All token burns are contingent on the community’s own actions - the community must approve the initial burn, and the trading volume targets for each month must be met for the monthly burns to proceed.
The initial burn of 30M $THOR will more than offset all Staking Pool emissions to-date (~27M).
Currently, emissions to $THOR stakers are 4 $THOR tokens per block produced. The block rate of the Ethereum network has averaged about 7100 blocks per day since September 2022, meaning the current monthly emissions rate is around 850,000 $THOR tokens per month. If the monthly trading volume target (8M $RUNE) is met, 3 times the emitted tokens will be burned. So we can estimate the monthly burn amount to be slightly above 2.5M $THOR tokens each month.
The THORSwap token’s ($THOR) original tokenomics were allocated to be driven by the community and there has been repeated feedback from the community on the high total token supply.
While the circulating supply of tokens is an important metric, total supply is also relevant. It may take a very long time for a token to fully emit its total supply, it may never be fully diluted, but the fully diluted valuation (FDV) shall remain for as long as the tokens exist.
Many community members have been vocal about $THOR’s high FDV and in particular, the high amount of non-circulating tokens. The concern is that a large amount of non-circulating tokens could possibly lead to severe inflation and dilution.
At the community’s behest, several steps have already been taken to reduce token inflation.
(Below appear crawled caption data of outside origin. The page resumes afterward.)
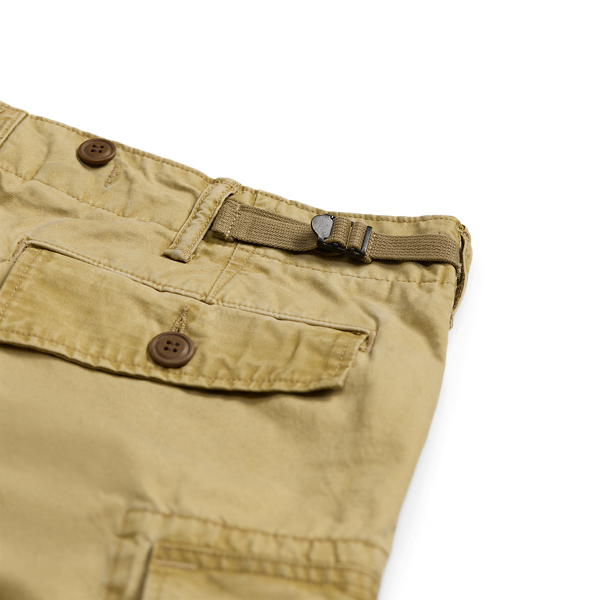 RRL カーゴパンツ カーキ色 29インチ RRL カーゴパンツ カーキ色 29インチ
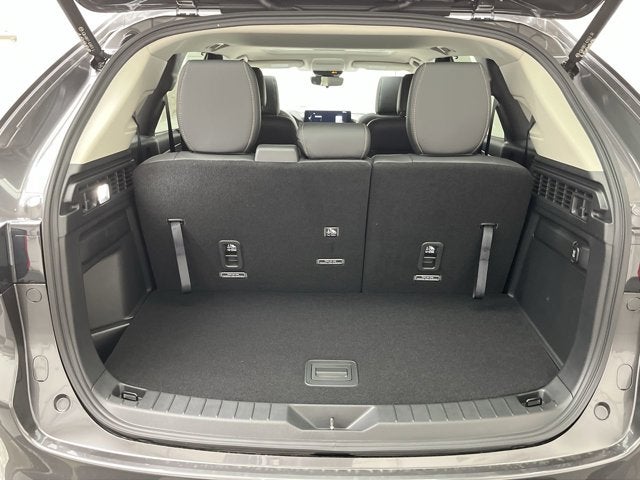 2025 Mazda Mazda CX-90 Preferred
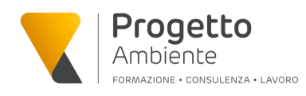 Progetto Ambiente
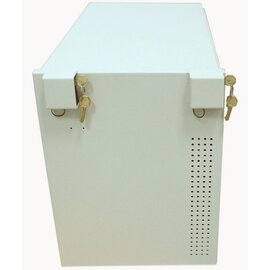 Зображення 6 Комутаційна шафа CSV 19", AV 4U-350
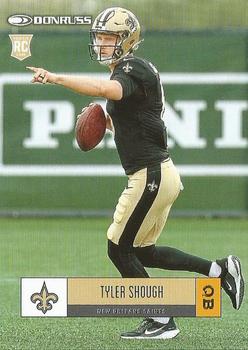 Tyler Shough
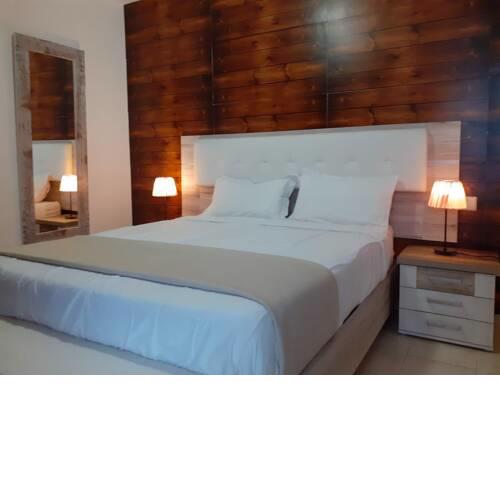 Fantastic!! Cozy Duplex Family in Adeje, Free Wifi, Parking.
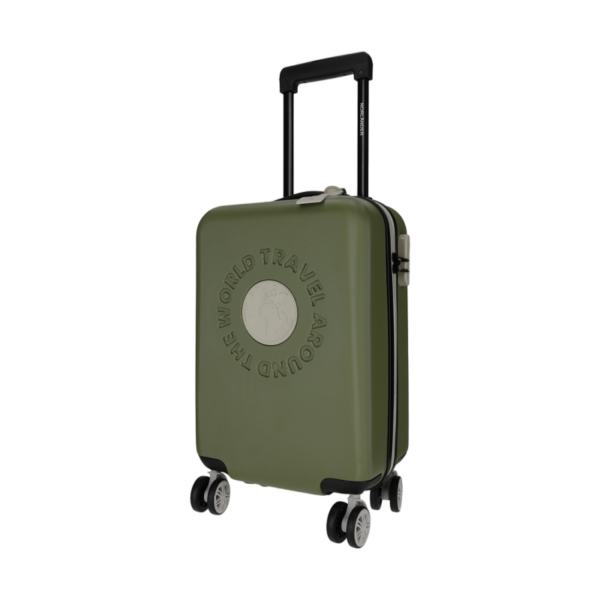 Norländer World Trolley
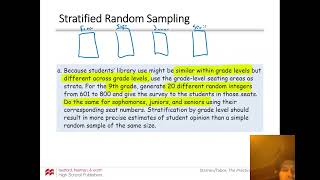 4.1   SRS  Stratified and Cluster Sampling Net Worth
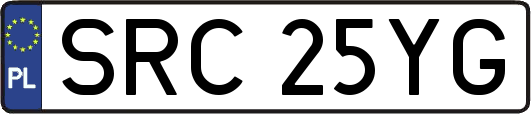 SRC25YG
Block rewards have been reduced significantly. New community proposals are in discussion to re-allocate token emissions to more productive community actions. $THOR’s token dilution is now at its lowest point and at a healthy level.
However, the fully diluted valuation of $THOR still exists as long as the non-circulating tokens exist. Many community members have rightly pointed out that the mere existence of these non-circulating tokens brings the risk of future token inflation and dilution. Burning some of these non-circulating tokens has been raised as an effective way to address the community’s concern.
THORSwap is a protocol by the community, for the community. Of the original token distribution, 50% of the total supply (250M $THOR tokens) was allocated to Community Incentives. The core purpose of this allocation is to help drive adoption of THORSwap, as governed by the community.
This allocation has been used to seed liquidity, incentivize partner programs, and as the source of emissions to $THOR stakers. Right now this leaves ~260M non-circulating $THOR remaining in the Community Incentives allocation - this pool of tokens is the biggest contributor to the high FDV.
The Community Incentives pool is meant for the community to govern and drive adoption of THORSwap, as the community sees fit. The community is empowered to submit and vote on proposals for how best to use this allocation. There are already many ideas on re-allocating emissions to more productive user actions, rewarding swappers, attracting new users, etc.
THORSwap Improvement Proposal #1 suggests that burning a portion of the non-circulating tokens is a benefit to all THORSwap users, as it reduces future dilution and rewards early users.
A major change to the protocol, such as a token burn, must be approved by the community and be based on the community’s own actions in using the protocol.
There are many possible metrics to measure the usage of the THORSwap protocol. As a trading protocol, THORSwap’s trading volume denominated in $RUNE is the best indicator of community usage.
Denominating in $RUNE is a way to align with THORChain’s success, and is a better way to compare historical volume because USD Volume is subject to $RUNE’s price fluctuations.
This has been THORSwap’s volume for the past 15 months from Jan 2022 to March 2023:
Anyone can check the values using this midgard api endpoint (note that token and dollar values should be divided by 1E8 and that times are in unix time format).
This community proposal proposes that potential token burns will be contingent on the community’s own usage of the THORSwap protocol, as measured by THORSwap’s trading volume.
The community may bring forth future community proposals that propose to adjust the time frame, monthly targets, burn amounts, etc. - as the community deems to be the best use of the Community Incentives allocation.